The Division of Housing & Community Development (DHCD) will formally launch the Philly First Home program in June, providing funds for qualified participants to use toward a down payment or closing costs.
"This program is being created to help neighborhood sustainability in Philadelphia by making home ownership more affordable," city officials said in a release. The formal introduction of Philly First Home will take place at City Hall on Thursday afternoon with Mayor Jim Kenney, members of city council and other officials.
Under the program, the Philadelphia will provide assistance up to $10,000 or six percent of the home's purchase price — whichever is less.
To qualify, homebuyers must meet the following criteria:
• Be a first-time homebuyer or a buyer who has not owned a home for at least three years
• Be a resident of the City of Philadelphia for three years and must purchase a home in Philadelphia
• Have a household income at or below 120% Area Median Income (AMI)
• Complete housing counseling at a DHCD funded housing counseling agency
• The financial assistance the city provides will become a lien on the property's first mortgage.
"During the first 15 years of ownership, the lien will become due and payable upon the sale or lease of the home or the refinancing of the first mortgage to take cash out of the property," officials said.
After 15 years of ownership, the lien will be forgiven.
The AMI threshold is based on calculations done annually by the U.S. Department of Housing and Urban Development, which for Philadelphia includes the city and many of the surrounding suburbs. While Philadelphia's median household income historically has been about $38,000, its AMI is upwards of $83,000.
The Philly First Home announcement comes after a recent report described Philadelphia as one of the starkest examples in the country of a population's a shift away from homeownership.

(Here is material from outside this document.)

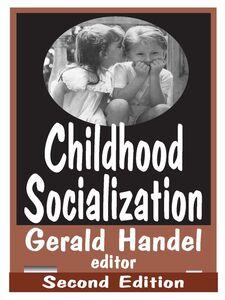 Ebook in inglese Childhood Socialization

Over the 17-year period starting in 2000, the city lost 100,288 homeowners and saw its share of renters increase by 30 percent. The city's renter population now accounts for roughly half of the housing market.
Another report from mortgage resource HSH.com calculated that the salary needed to buy a home in Philadelphia in 2019 is $58,894, with a monthly payment of $1,374.19 on a home with a median value of $224,600. That income level was up more than $4,000 from the first quarter of 2018, though these figures tend to fluctuate based on the activity of the market.
Philadelphia officials are expected to provide more information about the Philly First Home program on Thursday, including the city's 2019 Area Median Income number.
Interested future homeowners who want to take advantage of the program can contact DHCD funded Housing Counseling agencies starting June 10.